É inegável que o transporte público em muitas cidades brasileiras enfrenta desafios sérios: veículos sucateados, horários irregulares, superlotação e tarifas que pesam no bolso do trabalhador. A população tem todo o direito de cobrar melhorias, exigir respeito e transparência das empresas concessionárias e do poder público. No entanto, transformar essa indignação em atos criminosos não é apenas ilegal — é contraproducente.
A destruição de um ônibus não representa uma vitória contra a empresa. Pelo contrário, o prejuízo recai, em última instância, sobre a própria população. A frota reduzida significa menos veículos circulando, mais tempo de espera nos pontos, maior lotação nos horários de pico e, possivelmente, aumento de custos operacionais que podem ser repassados ao usuário.
Além disso, o impacto se estende ao trabalhador que depende do transporte público para chegar ao emprego, à mãe que leva o filho à escola, ao idoso que vai ao posto de saúde. O bolso dos donos da empresa pode doer, mas é o cotidiano da população que sangra.

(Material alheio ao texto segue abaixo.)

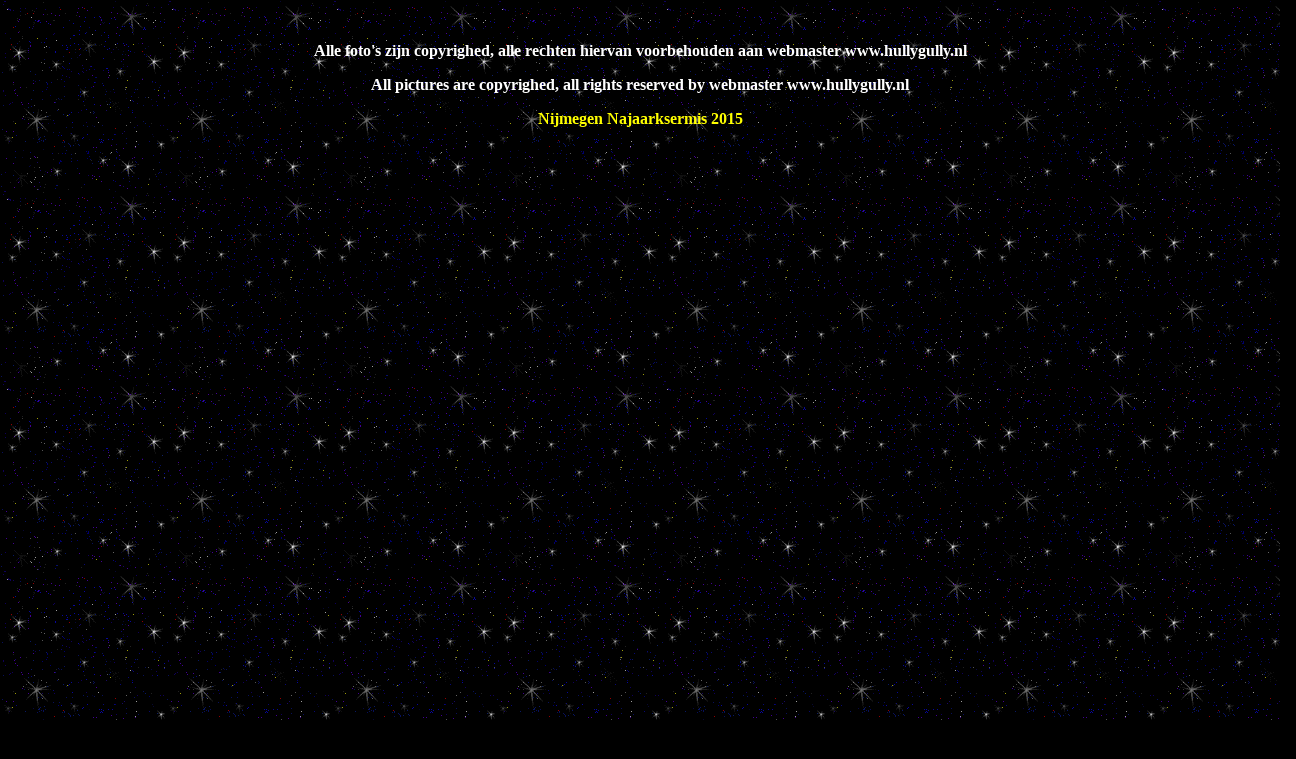

--- FILE ---
content_type: text/html
request_url: https://www.hullygully.nl/2015/nijmegen/nijmegen.html
body_size: 3107
content:
 
<Html>
<HEAD>
 <p><script language="JavaScript1.2">
<!--
 
/*
No Right Click
   by: CyBerShOlT https://cybersholt.da.ru
*/
 
if (window.Event) // Only Netscape will have the CAPITAL E.
  document.captureEvents(Event.MOUSEUP); // catch the mouse up event
 
function nocontextmenu()  // this function only applies to IE4, ignored otherwise.
{
 event.cancelBubble = true
 event.returnValue = false;
 
 return false;
}
 
function norightclick(e) // This function is used by all others
{
 if (window.Event) // again, IE or NAV?
 {
  if (e.which == 2 || e.which == 3)
   return false;
 }
 else
  if (event.button == 2 || event.button == 3)
  {
   event.cancelBubble = true
   event.returnValue = false;
   return  false;
  }
 
}
 
document.oncontextmenu = nocontextmenu;  // for IE5
document.onmousedown = norightclick;  // for all others
//-->
</script>&nbsp;</p> 
 

<body background="https://www.hullygully.nl/achtergrond.gif">

<title>www.hullygully.nl</title> 
</head>
</TITLE> 

<body text="white" link="#ff0000" vlink="#ffff00" alink="#0000ff" bgcolor="black">
  
<P align=center><FONT color=#ffffff><STRONG>
<p align="center"><font size="=1"><font color="white">Alle foto's zijn copyrighed, alle rechten hiervan voorbehouden aan webmaster www.hullygully.nl   </p>
 
<p align="center"><font size="=1"><font color="white">All pictures are copyrighed, all rights reserved by webmaster www.hullygully.nl  </p>
<p align="center"> 
<p align="center"><font size="="><font color="yellow">Nijmegen Najaarksermis 2015 
<p align="center"><iframe width="560" height="315" src="https://www.youtube.com/embed/mKoeSoAdqPM" frameborder="0" allowfullscreen></iframe>
<p align="center"> <iframe width="560" height="315" src="https://www.youtube.com/embed/aldTR7DMzL0" frameborder="0" allowfullscreen></iframe>
<p align="center"><iframe width="560" height="315" src="https://www.youtube.com/embed/sJfABsjU9YQ" frameborder="0" allowfullscreen></iframe>
           

<p align="center"><img src="1.JPG"> 
<p align="center"><img src="2.JPG">   
<p align="center"><img src="3.JPG"> 
<p align="center"><img src="4.JPG"> 
<p align="center"><img src="5.JPG">
<p align="center"><img src="6.JPG"> 
<p align="center"><img src="7.JPG"> 
<p align="center"><img src="8.JPG"> 
<p align="center"><img src="9.JPG">  
<p align="center"><img src="10.JPG"> 
<p align="center"><img src="11.JPG"> 
<p align="center"><img src="12.JPG">   
<p align="center"><img src="13.JPG"> 
<p align="center"><img src="14.JPG"> 
<p align="center"><img src="15.JPG">
<p align="center"><img src="16.JPG"> 
<p align="center"><img src="17.JPG"> 
<p align="center"><img src="18.JPG"> 
<p align="center"><img src="19.JPG">  
<p align="center"><img src="20.JPG">   
<p align="center"><img src="21.JPG"> 
<p align="center"><img src="22.JPG">   
<p align="center"><img src="23.JPG"> 
<p align="center"><img src="24.JPG"> 
<p align="center"><img src="25.JPG">
<p align="center"><img src="26.JPG"> 
<p align="center"><img src="27.JPG"> 
<p align="center"><img src="28.JPG"> 
<p align="center"><img src="29.JPG">  
<p align="center"><img src="30.JPG">   


 
<p align="center"><a href="https://www.hullygully.nl/kermisnn.html">Terug</a>
</body>
</html>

A transformação do transporte público não virá pelo fogo, mas pela pressão organizada, pela atuação cidadã, pela fiscalização dos contratos públicos e pela exigência de cumprimento das metas de qualidade. É papel do poder público garantir que as concessionárias cumpram suas obrigações, e é papel da sociedade cobrar com firmeza, mas dentro da legalidade.
Celebrar um crime é normalizar a barbárie. É preciso separar a crítica legítima da ação criminosa. O incêndio de um ônibus não é um ato de resistência — é um atentado contra o direito coletivo à mobilidade. Que o autor seja identificado e punido com o maior rigor possível!